(Part of a data file)
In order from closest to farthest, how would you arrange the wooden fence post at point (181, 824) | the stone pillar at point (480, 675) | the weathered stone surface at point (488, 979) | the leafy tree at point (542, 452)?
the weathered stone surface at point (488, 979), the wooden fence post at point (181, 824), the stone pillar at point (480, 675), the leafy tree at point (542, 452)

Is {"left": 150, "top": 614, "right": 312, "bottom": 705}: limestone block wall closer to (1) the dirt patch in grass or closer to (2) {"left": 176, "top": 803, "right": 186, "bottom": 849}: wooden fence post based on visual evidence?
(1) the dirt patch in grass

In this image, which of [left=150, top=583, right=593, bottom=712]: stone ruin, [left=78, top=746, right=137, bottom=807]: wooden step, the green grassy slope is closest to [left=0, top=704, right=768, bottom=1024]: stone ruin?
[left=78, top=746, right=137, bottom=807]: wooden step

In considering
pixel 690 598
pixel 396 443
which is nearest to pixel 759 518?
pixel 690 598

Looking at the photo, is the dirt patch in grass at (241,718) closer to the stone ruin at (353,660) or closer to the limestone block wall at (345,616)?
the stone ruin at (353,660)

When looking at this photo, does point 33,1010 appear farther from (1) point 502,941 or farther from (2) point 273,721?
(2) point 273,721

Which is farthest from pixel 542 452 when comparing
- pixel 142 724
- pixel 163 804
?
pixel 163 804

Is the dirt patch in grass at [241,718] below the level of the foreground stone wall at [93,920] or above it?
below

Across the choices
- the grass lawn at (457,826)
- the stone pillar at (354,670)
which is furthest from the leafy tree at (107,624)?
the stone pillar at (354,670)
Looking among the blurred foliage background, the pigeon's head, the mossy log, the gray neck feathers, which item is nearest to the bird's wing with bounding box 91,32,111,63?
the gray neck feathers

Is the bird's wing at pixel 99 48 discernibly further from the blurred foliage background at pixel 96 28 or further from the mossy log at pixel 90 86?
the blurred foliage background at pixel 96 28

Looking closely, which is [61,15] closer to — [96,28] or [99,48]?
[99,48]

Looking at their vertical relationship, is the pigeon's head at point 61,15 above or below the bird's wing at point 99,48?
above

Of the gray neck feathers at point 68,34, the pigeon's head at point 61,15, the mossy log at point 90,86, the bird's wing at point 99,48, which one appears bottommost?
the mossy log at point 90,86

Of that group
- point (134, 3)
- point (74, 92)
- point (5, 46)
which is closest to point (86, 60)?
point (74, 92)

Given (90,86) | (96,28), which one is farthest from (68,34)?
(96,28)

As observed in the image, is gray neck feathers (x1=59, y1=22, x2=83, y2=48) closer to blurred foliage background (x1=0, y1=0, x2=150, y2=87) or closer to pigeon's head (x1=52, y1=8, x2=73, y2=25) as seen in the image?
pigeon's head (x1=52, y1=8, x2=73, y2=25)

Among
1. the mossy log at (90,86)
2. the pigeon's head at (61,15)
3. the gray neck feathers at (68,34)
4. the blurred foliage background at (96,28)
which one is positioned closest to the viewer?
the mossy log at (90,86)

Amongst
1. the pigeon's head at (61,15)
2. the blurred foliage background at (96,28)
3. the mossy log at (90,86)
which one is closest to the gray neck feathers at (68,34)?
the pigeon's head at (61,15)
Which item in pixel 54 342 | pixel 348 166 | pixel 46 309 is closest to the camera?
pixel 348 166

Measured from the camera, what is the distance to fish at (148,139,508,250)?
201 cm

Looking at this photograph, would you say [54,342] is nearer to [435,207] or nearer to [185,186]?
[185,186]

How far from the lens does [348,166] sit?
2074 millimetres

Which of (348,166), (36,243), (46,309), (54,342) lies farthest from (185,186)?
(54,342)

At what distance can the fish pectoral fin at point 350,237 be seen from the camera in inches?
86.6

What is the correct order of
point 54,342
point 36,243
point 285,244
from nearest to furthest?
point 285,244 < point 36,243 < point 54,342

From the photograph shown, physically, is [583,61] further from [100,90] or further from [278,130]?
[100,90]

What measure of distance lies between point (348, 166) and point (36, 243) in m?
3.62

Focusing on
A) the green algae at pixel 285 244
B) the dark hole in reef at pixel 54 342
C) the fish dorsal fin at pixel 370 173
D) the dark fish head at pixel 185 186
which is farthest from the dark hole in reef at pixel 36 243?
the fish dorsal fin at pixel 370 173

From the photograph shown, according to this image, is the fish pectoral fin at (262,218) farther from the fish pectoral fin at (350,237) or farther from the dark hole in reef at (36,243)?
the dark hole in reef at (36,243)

> Problem:
Repeat the material word for word, in full.

> Written solution:
In order from closest to farthest, how would you arrange the wooden fence post at point (181, 824) | the stone pillar at point (480, 675) | the weathered stone surface at point (488, 979) | the leafy tree at point (542, 452)?
the weathered stone surface at point (488, 979), the wooden fence post at point (181, 824), the stone pillar at point (480, 675), the leafy tree at point (542, 452)

Is {"left": 150, "top": 614, "right": 312, "bottom": 705}: limestone block wall closer to (1) the dirt patch in grass or closer to (2) {"left": 176, "top": 803, "right": 186, "bottom": 849}: wooden fence post based on visual evidence?
(1) the dirt patch in grass

In this image, which of [left=150, top=583, right=593, bottom=712]: stone ruin, [left=78, top=746, right=137, bottom=807]: wooden step, the green grassy slope is closest to [left=0, top=704, right=768, bottom=1024]: stone ruin?
[left=78, top=746, right=137, bottom=807]: wooden step

In considering
pixel 690 598
pixel 396 443
which is nearest to pixel 759 518?
pixel 690 598

Looking at the photo, is the dirt patch in grass at (241,718) closer to the stone ruin at (353,660) or closer to the limestone block wall at (345,616)?
the stone ruin at (353,660)

When looking at this photo, does point 33,1010 appear farther from (1) point 502,941 or farther from (2) point 273,721?
(2) point 273,721

Which is farthest from pixel 542 452 when comparing
- pixel 142 724
- pixel 163 804
?
pixel 163 804

Is the dirt patch in grass at [241,718] below the level of the foreground stone wall at [93,920] or above it?
below

Across the choices
- the grass lawn at (457,826)
- the stone pillar at (354,670)
which is furthest from the leafy tree at (107,624)?
the stone pillar at (354,670)
Looking among the blurred foliage background, the pigeon's head, the mossy log, the gray neck feathers, which item is nearest to the bird's wing with bounding box 91,32,111,63?
the gray neck feathers

Is the bird's wing at pixel 99 48 discernibly further from the blurred foliage background at pixel 96 28 or further from the mossy log at pixel 90 86?
the blurred foliage background at pixel 96 28

Looking closely, which is [61,15] closer to — [96,28] or [99,48]?
[99,48]

Looking at their vertical relationship, is the pigeon's head at point 61,15 above or below the bird's wing at point 99,48?
above

Of the gray neck feathers at point 68,34, the pigeon's head at point 61,15, the mossy log at point 90,86, the bird's wing at point 99,48, which one appears bottommost?
the mossy log at point 90,86

Of that group
- point (134, 3)
- point (74, 92)
- point (5, 46)
which is closest to point (86, 60)?
point (74, 92)

Given (90,86) | (96,28), which one is farthest from (68,34)?
(96,28)

As observed in the image, is gray neck feathers (x1=59, y1=22, x2=83, y2=48) closer to blurred foliage background (x1=0, y1=0, x2=150, y2=87) or closer to pigeon's head (x1=52, y1=8, x2=73, y2=25) as seen in the image?
pigeon's head (x1=52, y1=8, x2=73, y2=25)

Among
1. the mossy log at (90,86)
2. the pigeon's head at (61,15)
3. the gray neck feathers at (68,34)
4. the blurred foliage background at (96,28)
which one is positioned closest to the viewer?
the mossy log at (90,86)

Amongst
1. the pigeon's head at (61,15)
2. the blurred foliage background at (96,28)
3. the mossy log at (90,86)
which one is closest to the gray neck feathers at (68,34)?
the pigeon's head at (61,15)
Which item in pixel 54 342 | pixel 348 166 | pixel 46 309 is closest to the camera?
pixel 348 166

Measured from the camera, what is the distance to fish at (148,139,508,250)?
201 cm

Looking at this photograph, would you say [54,342] is nearer to [435,207] or nearer to [185,186]?
[185,186]

How far from the lens does [348,166] sit?
2074 millimetres

Which of (348,166), (36,243), (46,309), (54,342) lies farthest from (185,186)?
(54,342)

At what distance can the fish pectoral fin at point 350,237 be seen from the camera in inches?
86.6

What is the correct order of
point 54,342
point 36,243
point 285,244
from nearest to furthest?
point 285,244 < point 36,243 < point 54,342

From the photograph shown, physically, is [583,61] further from [100,90] or further from [278,130]?
[100,90]

What measure of distance lies between point (348, 166) and point (36, 243) in m?
3.62

Focusing on
A) the green algae at pixel 285 244
B) the dark hole in reef at pixel 54 342
C) the fish dorsal fin at pixel 370 173
D) the dark fish head at pixel 185 186
which is farthest from the dark hole in reef at pixel 36 243?
the fish dorsal fin at pixel 370 173

From the photograph shown, according to this image, is the fish pectoral fin at (262,218) farther from the fish pectoral fin at (350,237) or farther from the dark hole in reef at (36,243)?
the dark hole in reef at (36,243)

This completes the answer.